__Stated exercise__. Leave out every picture and restate word for word the lines from the one with "Looking at this shot, from" to the final line.

(Excerpts of spatial question data)
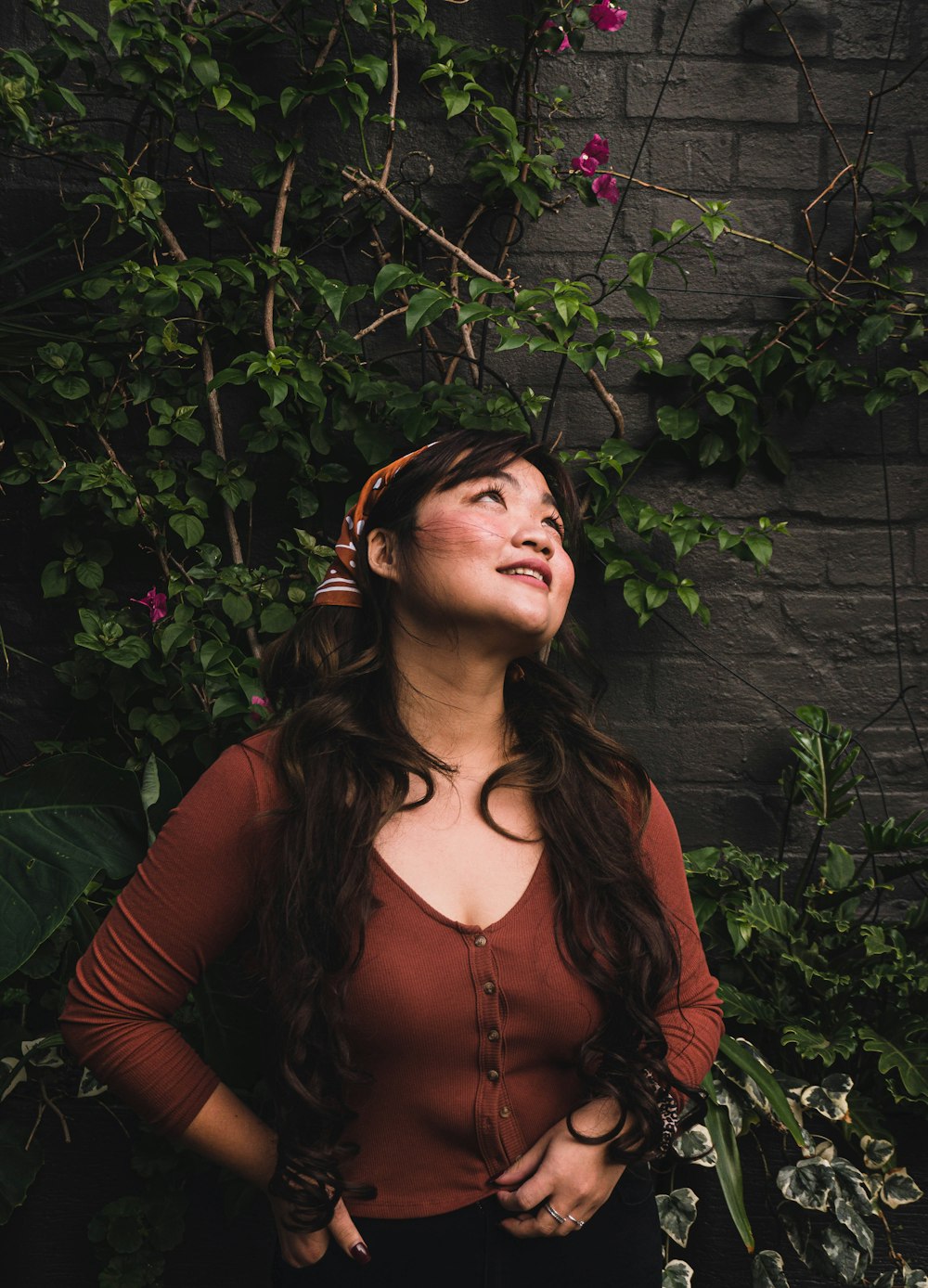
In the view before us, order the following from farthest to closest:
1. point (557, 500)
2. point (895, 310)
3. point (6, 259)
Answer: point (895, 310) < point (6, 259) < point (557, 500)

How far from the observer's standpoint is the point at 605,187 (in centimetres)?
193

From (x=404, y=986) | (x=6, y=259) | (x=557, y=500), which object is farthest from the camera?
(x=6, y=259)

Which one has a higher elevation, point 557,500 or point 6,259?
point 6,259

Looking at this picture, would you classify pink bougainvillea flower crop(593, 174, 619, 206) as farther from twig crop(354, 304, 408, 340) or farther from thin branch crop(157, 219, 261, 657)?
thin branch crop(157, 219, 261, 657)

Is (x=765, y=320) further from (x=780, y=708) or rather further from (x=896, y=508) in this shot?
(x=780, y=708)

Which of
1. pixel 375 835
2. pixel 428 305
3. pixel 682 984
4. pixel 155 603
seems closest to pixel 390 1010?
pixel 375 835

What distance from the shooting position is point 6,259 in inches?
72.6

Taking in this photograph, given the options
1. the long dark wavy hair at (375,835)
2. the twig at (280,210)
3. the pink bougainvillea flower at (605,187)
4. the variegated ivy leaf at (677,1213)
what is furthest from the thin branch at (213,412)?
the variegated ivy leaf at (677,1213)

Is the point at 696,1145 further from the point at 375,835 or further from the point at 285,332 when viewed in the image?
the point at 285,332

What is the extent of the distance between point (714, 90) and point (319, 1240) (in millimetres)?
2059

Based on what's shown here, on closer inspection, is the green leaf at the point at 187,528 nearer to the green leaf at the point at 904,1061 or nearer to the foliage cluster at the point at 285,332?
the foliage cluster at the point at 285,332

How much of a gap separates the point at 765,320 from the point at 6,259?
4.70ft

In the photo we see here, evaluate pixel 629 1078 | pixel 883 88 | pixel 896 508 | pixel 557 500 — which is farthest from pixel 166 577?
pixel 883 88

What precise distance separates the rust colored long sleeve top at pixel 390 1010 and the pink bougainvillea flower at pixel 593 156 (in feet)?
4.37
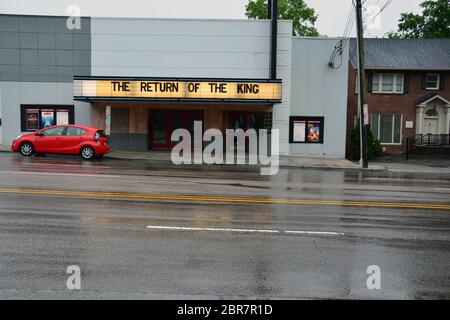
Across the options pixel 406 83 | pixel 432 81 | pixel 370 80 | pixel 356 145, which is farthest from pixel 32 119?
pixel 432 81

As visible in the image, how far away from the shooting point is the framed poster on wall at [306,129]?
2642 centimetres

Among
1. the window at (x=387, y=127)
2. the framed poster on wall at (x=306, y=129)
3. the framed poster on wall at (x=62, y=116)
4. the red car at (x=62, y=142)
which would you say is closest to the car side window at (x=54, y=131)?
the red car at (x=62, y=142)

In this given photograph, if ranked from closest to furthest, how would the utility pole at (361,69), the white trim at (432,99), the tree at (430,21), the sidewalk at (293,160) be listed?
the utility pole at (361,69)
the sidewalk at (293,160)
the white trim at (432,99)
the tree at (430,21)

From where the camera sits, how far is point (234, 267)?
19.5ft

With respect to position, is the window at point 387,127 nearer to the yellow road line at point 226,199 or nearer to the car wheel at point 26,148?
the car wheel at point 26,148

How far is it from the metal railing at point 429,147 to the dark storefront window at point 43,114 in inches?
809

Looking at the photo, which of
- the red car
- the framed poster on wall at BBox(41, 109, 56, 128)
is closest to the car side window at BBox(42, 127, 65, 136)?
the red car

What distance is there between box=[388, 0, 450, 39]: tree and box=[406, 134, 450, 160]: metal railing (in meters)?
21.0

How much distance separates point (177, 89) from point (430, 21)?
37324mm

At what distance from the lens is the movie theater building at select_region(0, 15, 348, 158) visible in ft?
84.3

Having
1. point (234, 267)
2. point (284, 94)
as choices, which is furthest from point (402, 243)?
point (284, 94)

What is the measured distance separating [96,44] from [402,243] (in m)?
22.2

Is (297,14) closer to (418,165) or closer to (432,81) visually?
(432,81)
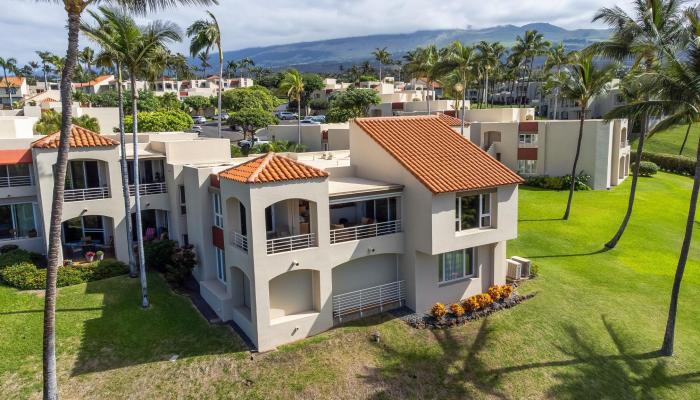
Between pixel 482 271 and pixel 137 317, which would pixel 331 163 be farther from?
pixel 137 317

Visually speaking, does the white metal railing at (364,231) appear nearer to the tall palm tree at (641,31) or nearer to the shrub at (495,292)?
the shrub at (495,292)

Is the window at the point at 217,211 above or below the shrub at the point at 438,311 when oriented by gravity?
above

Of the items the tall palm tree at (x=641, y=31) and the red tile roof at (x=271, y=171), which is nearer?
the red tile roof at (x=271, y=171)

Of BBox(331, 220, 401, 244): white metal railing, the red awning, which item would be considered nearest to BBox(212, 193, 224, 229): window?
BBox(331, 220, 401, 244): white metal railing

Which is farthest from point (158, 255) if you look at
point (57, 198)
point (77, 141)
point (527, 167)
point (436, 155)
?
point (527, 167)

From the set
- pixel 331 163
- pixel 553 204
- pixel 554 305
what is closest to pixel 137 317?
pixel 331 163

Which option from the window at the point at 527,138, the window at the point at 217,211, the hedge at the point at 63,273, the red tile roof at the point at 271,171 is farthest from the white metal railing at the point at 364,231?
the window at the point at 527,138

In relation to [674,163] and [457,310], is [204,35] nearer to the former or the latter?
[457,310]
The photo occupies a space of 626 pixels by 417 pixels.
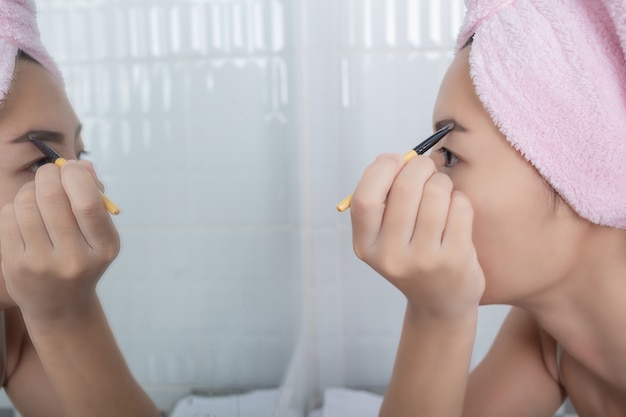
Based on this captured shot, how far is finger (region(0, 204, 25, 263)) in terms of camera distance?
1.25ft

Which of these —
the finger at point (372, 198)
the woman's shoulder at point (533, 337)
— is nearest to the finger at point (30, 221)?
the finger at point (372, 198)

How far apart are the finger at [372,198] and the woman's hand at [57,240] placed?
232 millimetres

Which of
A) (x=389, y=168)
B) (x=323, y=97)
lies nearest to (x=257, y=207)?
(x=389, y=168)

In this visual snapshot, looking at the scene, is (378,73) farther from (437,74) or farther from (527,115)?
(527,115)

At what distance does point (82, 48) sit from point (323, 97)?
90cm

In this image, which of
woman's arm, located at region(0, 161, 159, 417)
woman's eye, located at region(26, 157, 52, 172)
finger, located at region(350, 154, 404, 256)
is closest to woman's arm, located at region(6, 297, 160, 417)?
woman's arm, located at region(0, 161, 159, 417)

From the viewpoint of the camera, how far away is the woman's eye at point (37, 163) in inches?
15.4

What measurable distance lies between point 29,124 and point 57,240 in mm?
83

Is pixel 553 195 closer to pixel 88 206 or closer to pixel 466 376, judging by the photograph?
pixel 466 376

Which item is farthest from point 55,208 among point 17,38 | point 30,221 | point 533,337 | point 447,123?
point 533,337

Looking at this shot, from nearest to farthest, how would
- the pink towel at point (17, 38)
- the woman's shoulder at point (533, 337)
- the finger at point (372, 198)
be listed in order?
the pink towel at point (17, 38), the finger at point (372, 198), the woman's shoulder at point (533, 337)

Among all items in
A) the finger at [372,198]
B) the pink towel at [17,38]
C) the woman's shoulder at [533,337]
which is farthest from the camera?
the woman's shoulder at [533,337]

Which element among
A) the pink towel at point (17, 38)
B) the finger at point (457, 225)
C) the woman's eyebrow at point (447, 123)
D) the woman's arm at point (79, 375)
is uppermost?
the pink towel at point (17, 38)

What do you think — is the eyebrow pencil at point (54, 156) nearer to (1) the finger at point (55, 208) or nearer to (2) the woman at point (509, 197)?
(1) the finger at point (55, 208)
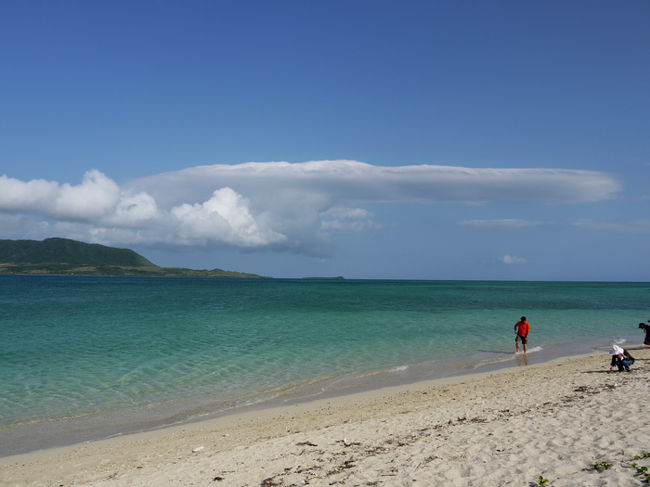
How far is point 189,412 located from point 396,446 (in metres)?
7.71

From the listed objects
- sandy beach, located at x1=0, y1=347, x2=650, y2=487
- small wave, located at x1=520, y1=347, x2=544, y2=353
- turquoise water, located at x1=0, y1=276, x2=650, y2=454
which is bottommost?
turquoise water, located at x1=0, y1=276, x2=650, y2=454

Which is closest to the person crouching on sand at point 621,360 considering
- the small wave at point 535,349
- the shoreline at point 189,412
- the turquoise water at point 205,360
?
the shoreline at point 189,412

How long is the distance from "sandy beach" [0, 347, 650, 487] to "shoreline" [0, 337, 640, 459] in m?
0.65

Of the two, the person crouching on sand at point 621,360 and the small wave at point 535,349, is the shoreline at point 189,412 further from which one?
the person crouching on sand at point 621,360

__Solution__.
Looking at this shot, from nearest to farthest, how would
- the pink towel at point (17, 38)
- the woman's shoulder at point (533, 337)
- the finger at point (372, 198)
be listed in order?
the pink towel at point (17, 38), the finger at point (372, 198), the woman's shoulder at point (533, 337)

Among all items in
A) the finger at [372,198]
B) the pink towel at [17,38]
C) the woman's shoulder at [533,337]
which is farthest from the camera?
the woman's shoulder at [533,337]

Which element among
A) the pink towel at point (17, 38)
B) the finger at point (457, 225)
C) the woman's eyebrow at point (447, 123)
D) the woman's arm at point (79, 375)
is uppermost?
the pink towel at point (17, 38)

What do you think — is the eyebrow pencil at point (54, 156) nearer to (1) the finger at point (55, 208) or nearer to (2) the woman at point (509, 197)?
(1) the finger at point (55, 208)
How far is point 189,412 located from point 396,446 (in metres)?
7.71

From the listed objects
- sandy beach, located at x1=0, y1=347, x2=650, y2=487
- small wave, located at x1=520, y1=347, x2=544, y2=353
- turquoise water, located at x1=0, y1=276, x2=650, y2=454
which is bottommost?
turquoise water, located at x1=0, y1=276, x2=650, y2=454

Which is closest to the person crouching on sand at point 621,360 considering
- the small wave at point 535,349
- the shoreline at point 189,412
- the turquoise water at point 205,360
?
the shoreline at point 189,412

How long is the distance from "sandy beach" [0, 347, 650, 487] to "shoreline" [0, 337, 640, 459] in m?
0.65

Of the two, the person crouching on sand at point 621,360 and the small wave at point 535,349, is the shoreline at point 189,412 further from which one?
the person crouching on sand at point 621,360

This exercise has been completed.